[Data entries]
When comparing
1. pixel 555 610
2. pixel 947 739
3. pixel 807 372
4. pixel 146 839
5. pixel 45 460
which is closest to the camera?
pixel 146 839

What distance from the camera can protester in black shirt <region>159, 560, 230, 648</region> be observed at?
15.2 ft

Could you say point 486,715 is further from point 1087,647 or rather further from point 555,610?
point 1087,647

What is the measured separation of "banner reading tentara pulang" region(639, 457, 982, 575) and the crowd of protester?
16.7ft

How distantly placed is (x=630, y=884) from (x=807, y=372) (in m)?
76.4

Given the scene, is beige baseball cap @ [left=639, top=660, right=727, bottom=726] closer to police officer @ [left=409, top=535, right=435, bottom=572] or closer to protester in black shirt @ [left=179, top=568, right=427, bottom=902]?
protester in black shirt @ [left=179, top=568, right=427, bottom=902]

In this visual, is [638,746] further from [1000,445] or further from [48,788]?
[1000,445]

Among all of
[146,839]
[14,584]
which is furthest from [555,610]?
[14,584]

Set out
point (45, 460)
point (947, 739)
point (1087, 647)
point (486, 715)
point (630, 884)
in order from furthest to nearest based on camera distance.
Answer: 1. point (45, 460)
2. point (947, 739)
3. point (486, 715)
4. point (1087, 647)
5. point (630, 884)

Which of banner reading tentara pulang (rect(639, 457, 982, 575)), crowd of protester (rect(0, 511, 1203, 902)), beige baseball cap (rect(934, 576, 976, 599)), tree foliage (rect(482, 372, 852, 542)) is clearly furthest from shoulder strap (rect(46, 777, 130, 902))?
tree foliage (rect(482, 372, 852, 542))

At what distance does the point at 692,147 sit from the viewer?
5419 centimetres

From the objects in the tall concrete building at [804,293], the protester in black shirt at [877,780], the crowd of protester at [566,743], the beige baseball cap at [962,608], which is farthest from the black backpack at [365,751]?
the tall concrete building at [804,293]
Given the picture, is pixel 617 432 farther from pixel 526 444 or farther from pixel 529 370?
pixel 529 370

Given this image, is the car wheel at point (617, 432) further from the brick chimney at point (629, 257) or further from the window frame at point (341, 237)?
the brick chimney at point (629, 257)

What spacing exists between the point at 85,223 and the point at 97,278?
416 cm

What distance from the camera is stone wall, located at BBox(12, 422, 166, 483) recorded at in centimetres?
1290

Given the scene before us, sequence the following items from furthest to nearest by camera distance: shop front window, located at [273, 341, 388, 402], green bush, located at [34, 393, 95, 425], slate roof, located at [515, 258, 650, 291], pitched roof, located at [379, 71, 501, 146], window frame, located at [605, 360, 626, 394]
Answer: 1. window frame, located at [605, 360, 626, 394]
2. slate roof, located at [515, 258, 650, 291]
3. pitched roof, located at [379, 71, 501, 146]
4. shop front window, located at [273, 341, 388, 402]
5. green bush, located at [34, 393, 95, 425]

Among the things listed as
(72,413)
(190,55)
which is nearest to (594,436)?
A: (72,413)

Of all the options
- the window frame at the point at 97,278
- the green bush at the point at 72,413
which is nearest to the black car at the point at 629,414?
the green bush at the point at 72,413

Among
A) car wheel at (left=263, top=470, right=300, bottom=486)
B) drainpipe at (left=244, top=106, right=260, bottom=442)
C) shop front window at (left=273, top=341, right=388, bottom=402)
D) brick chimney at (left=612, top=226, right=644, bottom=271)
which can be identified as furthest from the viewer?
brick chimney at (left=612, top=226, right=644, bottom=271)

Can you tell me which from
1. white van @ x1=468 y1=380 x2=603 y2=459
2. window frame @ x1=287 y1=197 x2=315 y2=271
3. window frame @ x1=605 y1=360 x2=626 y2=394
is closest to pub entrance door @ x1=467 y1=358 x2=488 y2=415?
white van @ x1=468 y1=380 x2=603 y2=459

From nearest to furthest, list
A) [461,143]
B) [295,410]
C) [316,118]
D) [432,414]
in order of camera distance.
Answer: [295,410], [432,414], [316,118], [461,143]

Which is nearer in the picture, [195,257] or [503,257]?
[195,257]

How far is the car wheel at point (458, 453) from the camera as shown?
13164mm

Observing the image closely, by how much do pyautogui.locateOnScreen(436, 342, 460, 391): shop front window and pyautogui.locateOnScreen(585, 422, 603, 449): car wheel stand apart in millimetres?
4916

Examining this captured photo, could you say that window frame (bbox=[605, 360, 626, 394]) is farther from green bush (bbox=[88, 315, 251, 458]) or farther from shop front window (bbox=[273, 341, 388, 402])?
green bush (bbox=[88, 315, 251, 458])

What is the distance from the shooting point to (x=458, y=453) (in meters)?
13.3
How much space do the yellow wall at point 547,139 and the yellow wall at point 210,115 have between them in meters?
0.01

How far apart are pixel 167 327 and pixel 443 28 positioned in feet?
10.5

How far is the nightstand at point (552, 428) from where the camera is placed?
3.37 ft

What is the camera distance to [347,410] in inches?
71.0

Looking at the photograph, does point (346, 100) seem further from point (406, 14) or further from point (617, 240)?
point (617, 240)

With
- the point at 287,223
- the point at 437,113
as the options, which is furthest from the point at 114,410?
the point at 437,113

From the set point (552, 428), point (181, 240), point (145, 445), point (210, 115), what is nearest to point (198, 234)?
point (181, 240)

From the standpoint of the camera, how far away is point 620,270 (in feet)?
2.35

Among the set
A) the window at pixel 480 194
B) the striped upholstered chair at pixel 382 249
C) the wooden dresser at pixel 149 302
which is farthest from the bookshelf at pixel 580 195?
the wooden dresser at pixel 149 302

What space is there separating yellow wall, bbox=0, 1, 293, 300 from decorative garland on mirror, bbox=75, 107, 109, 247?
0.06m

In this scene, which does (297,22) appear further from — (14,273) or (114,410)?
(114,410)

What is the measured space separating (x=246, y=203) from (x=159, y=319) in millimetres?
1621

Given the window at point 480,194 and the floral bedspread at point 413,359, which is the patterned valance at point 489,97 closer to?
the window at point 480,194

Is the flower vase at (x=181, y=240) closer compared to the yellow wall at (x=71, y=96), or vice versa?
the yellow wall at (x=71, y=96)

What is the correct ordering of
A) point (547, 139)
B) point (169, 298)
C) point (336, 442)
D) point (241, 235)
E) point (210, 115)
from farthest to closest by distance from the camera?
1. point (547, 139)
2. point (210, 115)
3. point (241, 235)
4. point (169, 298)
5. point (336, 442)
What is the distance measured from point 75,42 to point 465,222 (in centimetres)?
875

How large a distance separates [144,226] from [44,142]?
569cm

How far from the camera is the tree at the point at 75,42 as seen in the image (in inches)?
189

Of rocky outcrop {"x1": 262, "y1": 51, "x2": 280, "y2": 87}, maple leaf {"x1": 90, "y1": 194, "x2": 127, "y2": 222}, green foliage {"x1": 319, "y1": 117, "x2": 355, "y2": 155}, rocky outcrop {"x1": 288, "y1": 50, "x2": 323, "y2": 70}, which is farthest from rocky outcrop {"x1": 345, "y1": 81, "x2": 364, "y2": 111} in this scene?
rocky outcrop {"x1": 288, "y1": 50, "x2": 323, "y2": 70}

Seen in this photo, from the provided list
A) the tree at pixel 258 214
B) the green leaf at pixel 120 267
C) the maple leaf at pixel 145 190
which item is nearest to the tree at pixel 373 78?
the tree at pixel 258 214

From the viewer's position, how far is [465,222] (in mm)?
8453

WHAT YOU ARE ASKED TO DO =>
Retype nothing except the lines from the line holding "How large a" through the last line of the entries, both included.

WRITTEN SOLUTION =>
How large a distance separates [144,226] from [44,142]?
569cm

How far from the camera is the tree at the point at 75,42 as seen in the image (in inches)?
189

Of rocky outcrop {"x1": 262, "y1": 51, "x2": 280, "y2": 87}, maple leaf {"x1": 90, "y1": 194, "x2": 127, "y2": 222}, green foliage {"x1": 319, "y1": 117, "x2": 355, "y2": 155}, rocky outcrop {"x1": 288, "y1": 50, "x2": 323, "y2": 70}, which is farthest from rocky outcrop {"x1": 345, "y1": 81, "x2": 364, "y2": 111} in this scene?
rocky outcrop {"x1": 288, "y1": 50, "x2": 323, "y2": 70}

Seen in this photo, from the provided list
A) the tree at pixel 258 214
B) the green leaf at pixel 120 267
C) the maple leaf at pixel 145 190
which item is nearest to the tree at pixel 373 78?
the tree at pixel 258 214

From the viewer's position, how far is [465,222] (in mm)?
8453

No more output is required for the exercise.